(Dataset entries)
<<<<

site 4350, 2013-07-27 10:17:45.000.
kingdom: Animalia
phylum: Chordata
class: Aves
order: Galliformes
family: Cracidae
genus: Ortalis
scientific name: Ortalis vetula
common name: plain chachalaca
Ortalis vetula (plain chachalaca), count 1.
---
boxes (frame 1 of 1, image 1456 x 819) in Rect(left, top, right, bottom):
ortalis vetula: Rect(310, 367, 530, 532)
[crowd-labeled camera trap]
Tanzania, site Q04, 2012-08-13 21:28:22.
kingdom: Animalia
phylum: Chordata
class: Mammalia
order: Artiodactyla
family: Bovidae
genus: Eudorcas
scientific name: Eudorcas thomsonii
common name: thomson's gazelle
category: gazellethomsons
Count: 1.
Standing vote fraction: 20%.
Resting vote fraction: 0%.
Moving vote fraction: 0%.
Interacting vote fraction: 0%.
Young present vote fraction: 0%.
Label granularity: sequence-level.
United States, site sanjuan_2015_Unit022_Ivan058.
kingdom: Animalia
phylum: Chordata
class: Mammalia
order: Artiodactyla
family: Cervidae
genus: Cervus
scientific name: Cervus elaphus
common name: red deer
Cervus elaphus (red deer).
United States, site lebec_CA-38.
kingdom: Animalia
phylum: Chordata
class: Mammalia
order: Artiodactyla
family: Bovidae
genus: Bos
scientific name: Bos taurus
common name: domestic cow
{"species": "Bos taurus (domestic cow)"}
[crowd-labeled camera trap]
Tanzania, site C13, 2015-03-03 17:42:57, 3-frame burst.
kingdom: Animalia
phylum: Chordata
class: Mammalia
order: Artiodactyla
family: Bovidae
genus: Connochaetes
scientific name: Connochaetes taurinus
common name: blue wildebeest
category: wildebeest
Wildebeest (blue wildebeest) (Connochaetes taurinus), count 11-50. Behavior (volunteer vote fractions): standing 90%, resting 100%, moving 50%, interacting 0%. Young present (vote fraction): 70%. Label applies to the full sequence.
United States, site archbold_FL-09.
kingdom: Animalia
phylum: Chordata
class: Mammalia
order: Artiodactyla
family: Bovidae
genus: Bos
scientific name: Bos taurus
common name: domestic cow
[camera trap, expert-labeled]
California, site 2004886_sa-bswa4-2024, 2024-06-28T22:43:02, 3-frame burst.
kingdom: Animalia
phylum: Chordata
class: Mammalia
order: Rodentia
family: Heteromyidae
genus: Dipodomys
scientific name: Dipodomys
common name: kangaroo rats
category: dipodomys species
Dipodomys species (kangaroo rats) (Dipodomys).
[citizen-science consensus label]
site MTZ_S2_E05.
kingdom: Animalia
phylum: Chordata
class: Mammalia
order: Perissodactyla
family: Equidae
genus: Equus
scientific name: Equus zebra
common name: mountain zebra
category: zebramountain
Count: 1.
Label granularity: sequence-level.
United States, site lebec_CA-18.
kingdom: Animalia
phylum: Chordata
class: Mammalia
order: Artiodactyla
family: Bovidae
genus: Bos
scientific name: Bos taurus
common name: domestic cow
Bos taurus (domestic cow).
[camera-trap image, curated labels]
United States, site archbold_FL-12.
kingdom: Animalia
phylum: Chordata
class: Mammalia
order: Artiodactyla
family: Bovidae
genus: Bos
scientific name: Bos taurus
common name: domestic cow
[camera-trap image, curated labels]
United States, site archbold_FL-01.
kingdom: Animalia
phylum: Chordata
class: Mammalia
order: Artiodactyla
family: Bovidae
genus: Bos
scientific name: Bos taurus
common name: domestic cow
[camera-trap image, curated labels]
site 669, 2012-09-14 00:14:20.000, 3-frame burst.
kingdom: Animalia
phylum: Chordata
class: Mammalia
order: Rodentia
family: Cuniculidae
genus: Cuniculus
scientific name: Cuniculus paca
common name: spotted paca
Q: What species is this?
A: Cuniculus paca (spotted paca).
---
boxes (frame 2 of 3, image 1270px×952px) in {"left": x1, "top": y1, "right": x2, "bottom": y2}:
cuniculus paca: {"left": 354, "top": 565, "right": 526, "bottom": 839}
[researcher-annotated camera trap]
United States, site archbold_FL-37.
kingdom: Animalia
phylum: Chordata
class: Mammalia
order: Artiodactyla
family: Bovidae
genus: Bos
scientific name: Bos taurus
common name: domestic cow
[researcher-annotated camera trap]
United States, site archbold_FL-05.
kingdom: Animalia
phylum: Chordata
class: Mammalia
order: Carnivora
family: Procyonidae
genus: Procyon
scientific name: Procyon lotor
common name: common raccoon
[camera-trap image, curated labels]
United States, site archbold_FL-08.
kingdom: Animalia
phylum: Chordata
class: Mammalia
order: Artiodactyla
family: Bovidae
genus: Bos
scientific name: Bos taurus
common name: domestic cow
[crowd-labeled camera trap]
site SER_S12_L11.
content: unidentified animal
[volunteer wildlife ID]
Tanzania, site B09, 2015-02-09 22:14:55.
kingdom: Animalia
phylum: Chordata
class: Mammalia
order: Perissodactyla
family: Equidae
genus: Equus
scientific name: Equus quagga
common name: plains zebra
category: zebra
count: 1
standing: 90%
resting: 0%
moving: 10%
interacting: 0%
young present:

>>>>

When you retype the entries above, keep every line identical to the source.

site 4350, 2013-07-27 10:17:45.000.
kingdom: Animalia
phylum: Chordata
class: Aves
order: Galliformes
family: Cracidae
genus: Ortalis
scientific name: Ortalis vetula
common name: plain chachalaca
Ortalis vetula (plain chachalaca), count 1.
---
boxes (frame 1 of 1, image 1456 x 819) in Rect(left, top, right, bottom):
ortalis vetula: Rect(310, 367, 530, 532)
[crowd-labeled camera trap]
Tanzania, site Q04, 2012-08-13 21:28:22.
kingdom: Animalia
phylum: Chordata
class: Mammalia
order: Artiodactyla
family: Bovidae
genus: Eudorcas
scientific name: Eudorcas thomsonii
common name: thomson's gazelle
category: gazellethomsons
Count: 1.
Standing vote fraction: 20%.
Resting vote fraction: 0%.
Moving vote fraction: 0%.
Interacting vote fraction: 0%.
Young present vote fraction: 0%.
Label granularity: sequence-level.
United States, site sanjuan_2015_Unit022_Ivan058.
kingdom: Animalia
phylum: Chordata
class: Mammalia
order: Artiodactyla
family: Cervidae
genus: Cervus
scientific name: Cervus elaphus
common name: red deer
Cervus elaphus (red deer).
United States, site lebec_CA-38.
kingdom: Animalia
phylum: Chordata
class: Mammalia
order: Artiodactyla
family: Bovidae
genus: Bos
scientific name: Bos taurus
common name: domestic cow
{"species": "Bos taurus (domestic cow)"}
[crowd-labeled camera trap]
Tanzania, site C13, 2015-03-03 17:42:57, 3-frame burst.
kingdom: Animalia
phylum: Chordata
class: Mammalia
order: Artiodactyla
family: Bovidae
genus: Connochaetes
scientific name: Connochaetes taurinus
common name: blue wildebeest
category: wildebeest
Wildebeest (blue wildebeest) (Connochaetes taurinus), count 11-50. Behavior (volunteer vote fractions): standing 90%, resting 100%, moving 50%, interacting 0%. Young present (vote fraction): 70%. Label applies to the full sequence.
United States, site archbold_FL-09.
kingdom: Animalia
phylum: Chordata
class: Mammalia
order: Artiodactyla
family: Bovidae
genus: Bos
scientific name: Bos taurus
common name: domestic cow
[camera trap, expert-labeled]
California, site 2004886_sa-bswa4-2024, 2024-06-28T22:43:02, 3-frame burst.
kingdom: Animalia
phylum: Chordata
class: Mammalia
order: Rodentia
family: Heteromyidae
genus: Dipodomys
scientific name: Dipodomys
common name: kangaroo rats
category: dipodomys species
Dipodomys species (kangaroo rats) (Dipodomys).
[citizen-science consensus label]
site MTZ_S2_E05.
kingdom: Animalia
phylum: Chordata
class: Mammalia
order: Perissodactyla
family: Equidae
genus: Equus
scientific name: Equus zebra
common name: mountain zebra
category: zebramountain
Count: 1.
Label granularity: sequence-level.
United States, site lebec_CA-18.
kingdom: Animalia
phylum: Chordata
class: Mammalia
order: Artiodactyla
family: Bovidae
genus: Bos
scientific name: Bos taurus
common name: domestic cow
Bos taurus (domestic cow).
[camera-trap image, curated labels]
United States, site archbold_FL-12.
kingdom: Animalia
phylum: Chordata
class: Mammalia
order: Artiodactyla
family: Bovidae
genus: Bos
scientific name: Bos taurus
common name: domestic cow
[camera-trap image, curated labels]
United States, site archbold_FL-01.
kingdom: Animalia
phylum: Chordata
class: Mammalia
order: Artiodactyla
family: Bovidae
genus: Bos
scientific name: Bos taurus
common name: domestic cow
[camera-trap image, curated labels]
site 669, 2012-09-14 00:14:20.000, 3-frame burst.
kingdom: Animalia
phylum: Chordata
class: Mammalia
order: Rodentia
family: Cuniculidae
genus: Cuniculus
scientific name: Cuniculus paca
common name: spotted paca
Q: What species is this?
A: Cuniculus paca (spotted paca).
---
boxes (frame 2 of 3, image 1270px×952px) in {"left": x1, "top": y1, "right": x2, "bottom": y2}:
cuniculus paca: {"left": 354, "top": 565, "right": 526, "bottom": 839}
[researcher-annotated camera trap]
United States, site archbold_FL-37.
kingdom: Animalia
phylum: Chordata
class: Mammalia
order: Artiodactyla
family: Bovidae
genus: Bos
scientific name: Bos taurus
common name: domestic cow
[researcher-annotated camera trap]
United States, site archbold_FL-05.
kingdom: Animalia
phylum: Chordata
class: Mammalia
order: Carnivora
family: Procyonidae
genus: Procyon
scientific name: Procyon lotor
common name: common raccoon
[camera-trap image, curated labels]
United States, site archbold_FL-08.
kingdom: Animalia
phylum: Chordata
class: Mammalia
order: Artiodactyla
family: Bovidae
genus: Bos
scientific name: Bos taurus
common name: domestic cow
[crowd-labeled camera trap]
site SER_S12_L11.
content: unidentified animal
[volunteer wildlife ID]
Tanzania, site B09, 2015-02-09 22:14:55.
kingdom: Animalia
phylum: Chordata
class: Mammalia
order: Perissodactyla
family: Equidae
genus: Equus
scientific name: Equus quagga
common name: plains zebra
category: zebra
count: 1
standing: 90%
resting: 0%
moving: 10%
interacting: 0%
young present:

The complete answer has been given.